In particular, many students remembered being surprised, in the best sense of the word, by the people they met. A student on the Los Angeles trip remembered working alongside an Alcoholics Anonymous group at a food pantry. The members of the group were mostly “white, Southern men,” she said. “And we got to really dig into their perspectives. It was a great moment to hear from people that we might never interact with. They were just this really funny, dorky group of great guys that we were working alongside. And I never would have thought we’d get that, given our trip focus, but it was such a lucky moment.”

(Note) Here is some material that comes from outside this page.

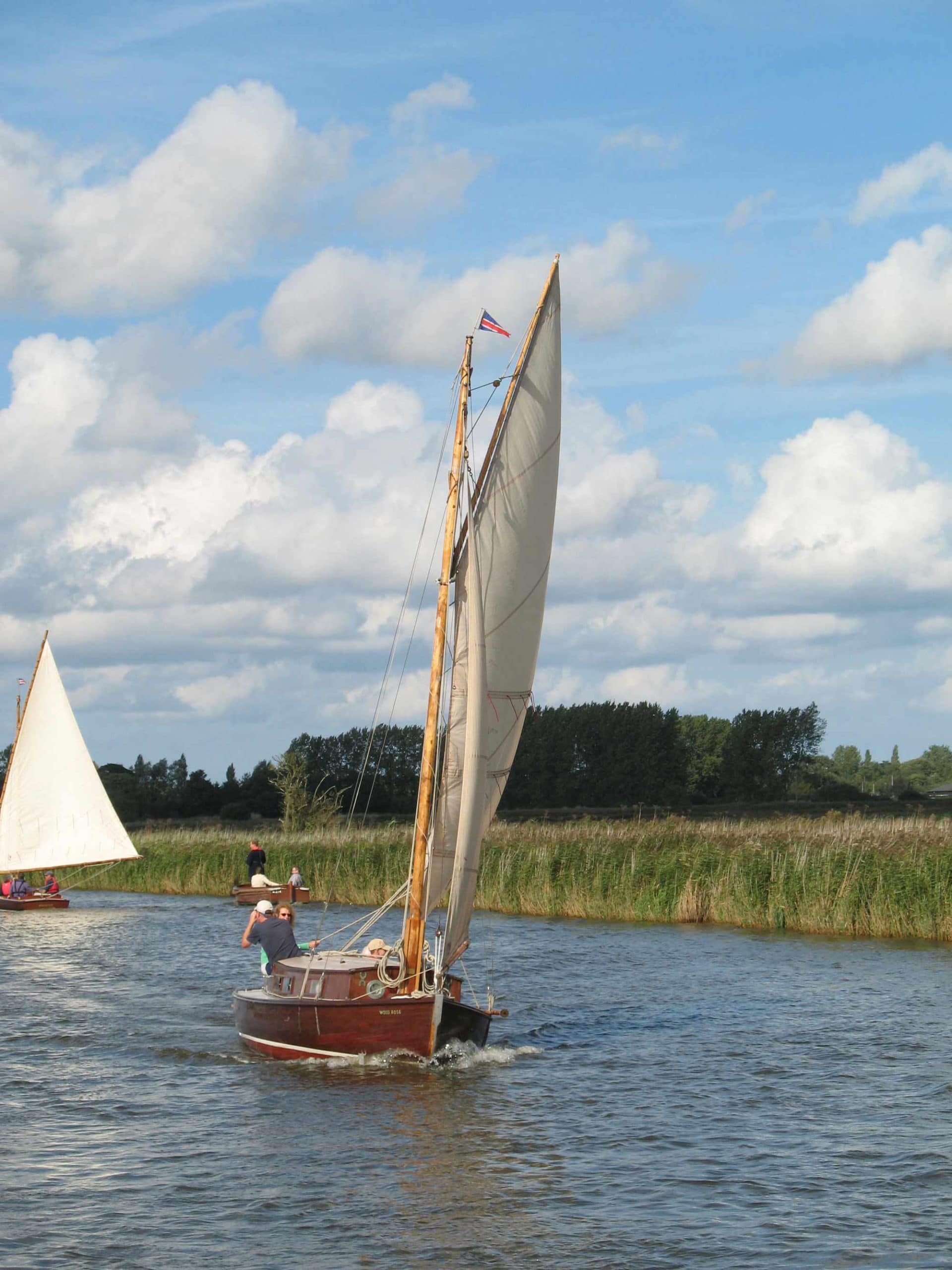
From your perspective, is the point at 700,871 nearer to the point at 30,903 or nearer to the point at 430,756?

Several of the students who spoke acknowledged that a week’s worth of service would not, clearly, change the world, but that there was still something valuable in their experience. “There is a unique value in building bridges between communities,” said Archer Thomas ’21.

Alternative Spring Break trips are organized by student leaders, with the help of faculty and staff advisors. These student leaders spend much of the year going over logistics, learning about the community they will visit, and thinking about how to perform effective service in just a week. They spend the months leading up to the trip leading seminars for other students on the trip to introduce them the intricacies of the place they will eventually visit. Many of the leaders themselves began as Alternative Spring Break participants, and leading a trip becomes a way to bring their experience full-circle.

“My favorite thing about the trip was watching my participants grow, to come out of their shells and let themselves be vulnerable. That was really beautiful,” said Cindy Rivera ’18.

“When I was a first year on the trip, I thought my leaders were these supreme authorities,” remembered Jorge Gomez ’18, who led the Guatemala trip. “But knowing how much work goes into it now makes the whole thing more special. I really recommend that you continue with the ASB program, because in the end, you get to meet such great people, at Bowdoin and elsewhere.”